Can you reproduce, word for word, everything from "There were sweet" down to "treatment and remission." in the Cancer Survivors' Day article below?

Text section:
- Opening Delimiter -
WILKES-BARRE -- A picnic lunch, and stories of survival were shared in Luzerne County on Sunday.
Dozens of cancer survivors and their loved ones met in Wilkes-Barre to talk about treatment and remission and to plant another tree of hope.
There were sweet sounds of a saxophone and hot dogs on the grill at Kirby Park in Wilkes-Barre.
"Years ago, when you were diagnosed with cancer, it was like a death sentence. It doesn't have to be any longer," said Ginny Snyder-Ashman of Archbald.
The gathering was one of hundreds across the country for national Cancer Survivors' Day.
The Wyoming Valley chapter picnic was organized by Dr. Norman Schulman and radiation medicine specialists in Forty Fort.
"Being diagnosed with cancer is a negative aspect of someone's life, but the fact that there's such great treatment today, people respond and live longer. I think it's important and it encourages them to move forward and be happy," said Dr. Norman Schulman of Radiation Medicine Specialists.
Cancer survivors had their faces and ankles painted, while sharing stories about treatment and remission.
Cynthia Post wrote three books about her battle with breast cancer, and her friends' struggle with the diagnosis.
"What better way to deliver on how to change, not to be afraid, to lean on, to be friends with people who are going through a difficult time because when people are going through a difficult time, they need you. They don't need you to run away and be afraid," said Post.
The group planted another "survivor tree" at Kirby Park.
A growing number of reminders planted by a growing number of cancer survivors, inlcuding Ginny Snyder-Ashman, who has been in remission for 15 years.
"When we're together in numbers, we're much stronger. When you're alone, and you have a situation, it's harder to deal with," said Snyder-Ashman.
Statistics from the northeast regional cancer institute said more than 2,000 people who live in Luzerne County are diagnosed with cancer every year.
- Closing Delimiter -
Recorded data:
- Opening Delimiter -
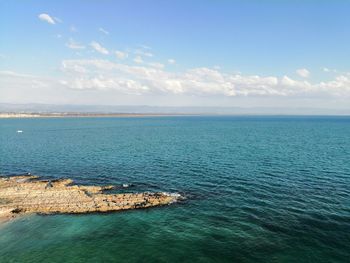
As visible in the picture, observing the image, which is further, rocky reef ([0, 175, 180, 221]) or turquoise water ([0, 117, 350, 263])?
rocky reef ([0, 175, 180, 221])

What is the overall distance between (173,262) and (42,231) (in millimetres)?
22304

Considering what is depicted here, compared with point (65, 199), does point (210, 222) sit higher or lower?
higher

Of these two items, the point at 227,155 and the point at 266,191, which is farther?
the point at 227,155

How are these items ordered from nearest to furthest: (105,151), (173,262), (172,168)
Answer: (173,262), (172,168), (105,151)

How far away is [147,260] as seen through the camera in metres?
36.3

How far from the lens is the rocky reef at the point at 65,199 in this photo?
170ft

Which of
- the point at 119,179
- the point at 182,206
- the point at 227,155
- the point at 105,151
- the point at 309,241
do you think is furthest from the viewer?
the point at 105,151

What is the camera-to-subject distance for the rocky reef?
2041 inches

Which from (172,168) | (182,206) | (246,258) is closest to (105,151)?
(172,168)

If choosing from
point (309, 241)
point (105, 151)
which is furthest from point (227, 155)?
point (309, 241)

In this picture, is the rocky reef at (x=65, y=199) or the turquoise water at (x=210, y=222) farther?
the rocky reef at (x=65, y=199)

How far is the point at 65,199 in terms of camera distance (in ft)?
186

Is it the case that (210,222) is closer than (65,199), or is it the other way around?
(210,222)

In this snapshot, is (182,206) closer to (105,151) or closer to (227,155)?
(227,155)
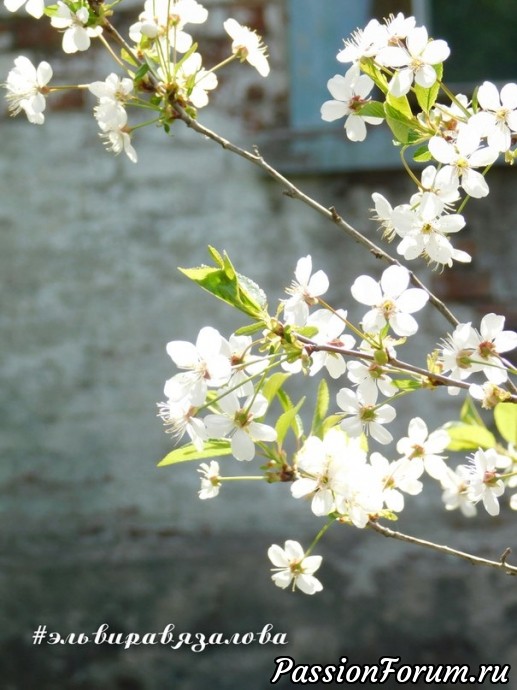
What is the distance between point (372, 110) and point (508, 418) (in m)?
0.33

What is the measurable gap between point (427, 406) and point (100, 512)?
1.03 m

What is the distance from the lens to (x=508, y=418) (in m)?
0.91

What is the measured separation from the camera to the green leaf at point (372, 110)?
40.6 inches

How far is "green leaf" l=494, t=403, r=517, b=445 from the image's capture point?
900 mm

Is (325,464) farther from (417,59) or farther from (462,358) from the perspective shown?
(417,59)

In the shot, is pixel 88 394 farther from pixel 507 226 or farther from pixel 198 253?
pixel 507 226

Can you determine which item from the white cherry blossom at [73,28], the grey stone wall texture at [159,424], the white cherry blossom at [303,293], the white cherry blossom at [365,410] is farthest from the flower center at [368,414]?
the grey stone wall texture at [159,424]

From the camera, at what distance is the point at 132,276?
3289 mm

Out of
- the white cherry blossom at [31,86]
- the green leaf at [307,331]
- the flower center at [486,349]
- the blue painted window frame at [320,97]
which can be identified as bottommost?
the green leaf at [307,331]

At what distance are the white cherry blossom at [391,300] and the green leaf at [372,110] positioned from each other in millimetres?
182

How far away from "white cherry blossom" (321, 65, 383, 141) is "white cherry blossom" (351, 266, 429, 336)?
183 mm

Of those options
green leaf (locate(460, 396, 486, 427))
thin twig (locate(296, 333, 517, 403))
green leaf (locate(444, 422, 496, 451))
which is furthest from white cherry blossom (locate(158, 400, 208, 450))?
green leaf (locate(460, 396, 486, 427))

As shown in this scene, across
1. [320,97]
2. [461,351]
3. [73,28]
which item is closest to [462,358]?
[461,351]

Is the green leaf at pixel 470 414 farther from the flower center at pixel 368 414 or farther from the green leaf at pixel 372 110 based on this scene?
the green leaf at pixel 372 110
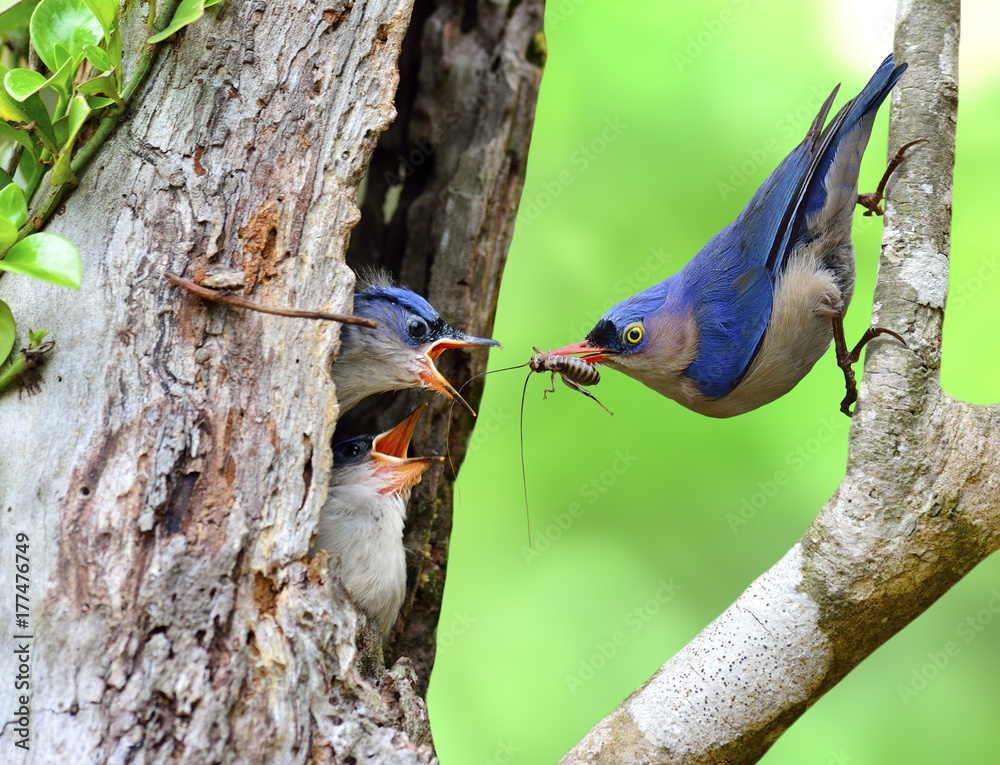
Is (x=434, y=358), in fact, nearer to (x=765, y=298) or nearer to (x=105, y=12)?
(x=765, y=298)

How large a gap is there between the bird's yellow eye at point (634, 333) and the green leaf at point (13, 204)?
2.02 meters

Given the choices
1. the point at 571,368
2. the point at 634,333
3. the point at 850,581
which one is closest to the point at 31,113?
the point at 571,368

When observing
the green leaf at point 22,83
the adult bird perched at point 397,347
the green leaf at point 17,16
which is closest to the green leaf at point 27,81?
the green leaf at point 22,83

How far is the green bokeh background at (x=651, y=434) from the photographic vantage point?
4156 millimetres

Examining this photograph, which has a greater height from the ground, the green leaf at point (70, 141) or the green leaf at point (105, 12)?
the green leaf at point (105, 12)

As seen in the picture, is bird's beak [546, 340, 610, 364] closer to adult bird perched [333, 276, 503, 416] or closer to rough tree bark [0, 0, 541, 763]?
adult bird perched [333, 276, 503, 416]

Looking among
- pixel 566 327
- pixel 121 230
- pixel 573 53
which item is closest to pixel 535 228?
pixel 566 327

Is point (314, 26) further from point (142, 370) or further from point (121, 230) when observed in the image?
point (142, 370)

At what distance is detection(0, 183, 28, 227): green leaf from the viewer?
191cm

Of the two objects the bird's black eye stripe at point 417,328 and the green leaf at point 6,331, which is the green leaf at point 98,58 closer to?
the green leaf at point 6,331

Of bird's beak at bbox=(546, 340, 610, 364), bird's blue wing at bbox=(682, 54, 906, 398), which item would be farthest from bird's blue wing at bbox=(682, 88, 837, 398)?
bird's beak at bbox=(546, 340, 610, 364)

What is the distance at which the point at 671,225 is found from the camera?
4496 millimetres

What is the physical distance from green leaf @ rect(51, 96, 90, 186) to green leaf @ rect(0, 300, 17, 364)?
377mm

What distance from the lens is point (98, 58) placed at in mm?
Answer: 2021
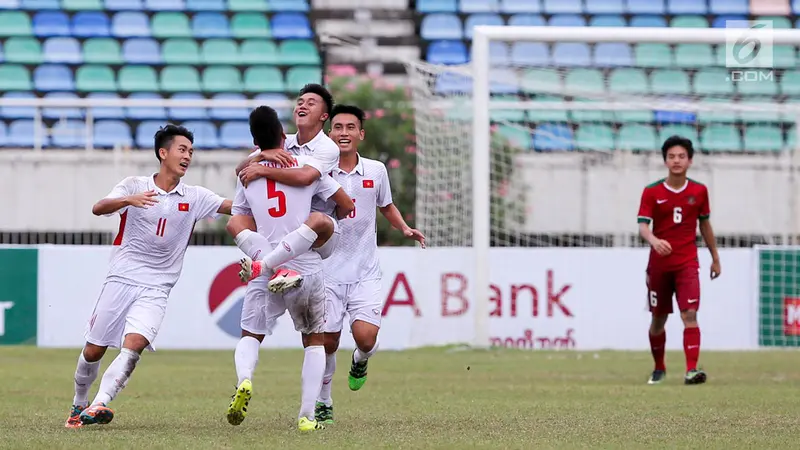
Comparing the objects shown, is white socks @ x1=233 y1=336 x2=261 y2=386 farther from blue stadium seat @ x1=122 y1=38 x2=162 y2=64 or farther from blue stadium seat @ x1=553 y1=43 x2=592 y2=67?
blue stadium seat @ x1=122 y1=38 x2=162 y2=64

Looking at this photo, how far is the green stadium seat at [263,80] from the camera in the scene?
24.3m

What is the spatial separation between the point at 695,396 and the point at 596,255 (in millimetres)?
6747

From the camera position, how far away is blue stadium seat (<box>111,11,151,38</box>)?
1012 inches

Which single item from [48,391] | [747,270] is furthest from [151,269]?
[747,270]

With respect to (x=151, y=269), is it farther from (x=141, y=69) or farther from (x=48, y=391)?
(x=141, y=69)

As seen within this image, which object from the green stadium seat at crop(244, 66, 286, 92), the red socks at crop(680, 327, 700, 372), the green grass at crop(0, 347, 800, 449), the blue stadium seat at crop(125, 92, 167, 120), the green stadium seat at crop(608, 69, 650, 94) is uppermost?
the green stadium seat at crop(244, 66, 286, 92)

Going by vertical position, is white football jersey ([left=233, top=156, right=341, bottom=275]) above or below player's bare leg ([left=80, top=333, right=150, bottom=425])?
above

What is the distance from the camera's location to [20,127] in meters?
20.5

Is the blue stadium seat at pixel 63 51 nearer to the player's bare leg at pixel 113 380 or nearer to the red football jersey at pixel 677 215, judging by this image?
the red football jersey at pixel 677 215

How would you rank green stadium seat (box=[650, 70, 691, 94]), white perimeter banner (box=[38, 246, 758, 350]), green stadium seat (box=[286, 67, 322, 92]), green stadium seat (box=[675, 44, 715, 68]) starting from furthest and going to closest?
green stadium seat (box=[286, 67, 322, 92])
green stadium seat (box=[675, 44, 715, 68])
green stadium seat (box=[650, 70, 691, 94])
white perimeter banner (box=[38, 246, 758, 350])

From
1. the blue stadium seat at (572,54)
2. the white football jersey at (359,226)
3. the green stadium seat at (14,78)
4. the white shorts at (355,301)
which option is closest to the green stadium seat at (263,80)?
the green stadium seat at (14,78)

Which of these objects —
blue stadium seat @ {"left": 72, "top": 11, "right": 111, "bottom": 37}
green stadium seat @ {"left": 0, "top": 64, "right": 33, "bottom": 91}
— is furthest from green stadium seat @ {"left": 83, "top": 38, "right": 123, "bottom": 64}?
green stadium seat @ {"left": 0, "top": 64, "right": 33, "bottom": 91}

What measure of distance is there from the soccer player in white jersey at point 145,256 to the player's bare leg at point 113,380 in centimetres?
4

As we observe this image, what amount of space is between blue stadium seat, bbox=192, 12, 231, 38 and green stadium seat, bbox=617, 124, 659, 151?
9.98 metres
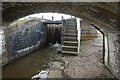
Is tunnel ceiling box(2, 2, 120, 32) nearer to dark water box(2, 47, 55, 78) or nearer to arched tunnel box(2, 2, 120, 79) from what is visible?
arched tunnel box(2, 2, 120, 79)

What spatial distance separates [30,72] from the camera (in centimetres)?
644

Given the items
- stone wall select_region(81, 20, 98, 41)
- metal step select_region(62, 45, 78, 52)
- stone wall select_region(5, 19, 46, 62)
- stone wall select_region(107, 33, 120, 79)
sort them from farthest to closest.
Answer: stone wall select_region(81, 20, 98, 41) → metal step select_region(62, 45, 78, 52) → stone wall select_region(5, 19, 46, 62) → stone wall select_region(107, 33, 120, 79)

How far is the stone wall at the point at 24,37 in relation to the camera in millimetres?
7522

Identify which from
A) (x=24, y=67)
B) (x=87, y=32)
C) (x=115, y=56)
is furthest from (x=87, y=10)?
(x=87, y=32)

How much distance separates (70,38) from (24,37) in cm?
232

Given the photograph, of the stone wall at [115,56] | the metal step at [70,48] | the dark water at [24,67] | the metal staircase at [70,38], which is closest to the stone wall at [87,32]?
the metal staircase at [70,38]

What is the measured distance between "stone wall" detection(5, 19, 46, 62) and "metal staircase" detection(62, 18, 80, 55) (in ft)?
6.31

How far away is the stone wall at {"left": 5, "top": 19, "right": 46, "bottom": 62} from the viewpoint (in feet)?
24.7

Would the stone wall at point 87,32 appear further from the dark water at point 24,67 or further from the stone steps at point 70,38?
the dark water at point 24,67

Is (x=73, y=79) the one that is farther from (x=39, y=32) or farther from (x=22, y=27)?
(x=39, y=32)

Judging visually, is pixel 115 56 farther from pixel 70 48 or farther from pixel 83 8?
pixel 70 48

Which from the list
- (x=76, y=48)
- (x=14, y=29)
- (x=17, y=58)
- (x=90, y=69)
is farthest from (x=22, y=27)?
- Closing Delimiter -
Response to this exercise:
There were sweet sounds of a saxophone and hot dogs on the grill at Kirby Park in Wilkes-Barre.
"Years ago, when you were diagnosed with cancer, it was like a death sentence. It doesn't have to be any longer," said Ginny Snyder-Ashman of Archbald.
The gathering was one of hundreds across the country for national Cancer Survivors' Day.
The Wyoming Valley chapter picnic was organized by Dr. Norman Schulman and radiation medicine specialists in Forty Fort.
"Being diagnosed with cancer is a negative aspect of someone's life, but the fact that there's such great treatment today, people respond and live longer. I think it's important and it encourages them to move forward and be happy," said Dr. Norman Schulman of Radiation Medicine Specialists.
Cancer survivors had their faces and ankles painted, while sharing stories about treatment and remission.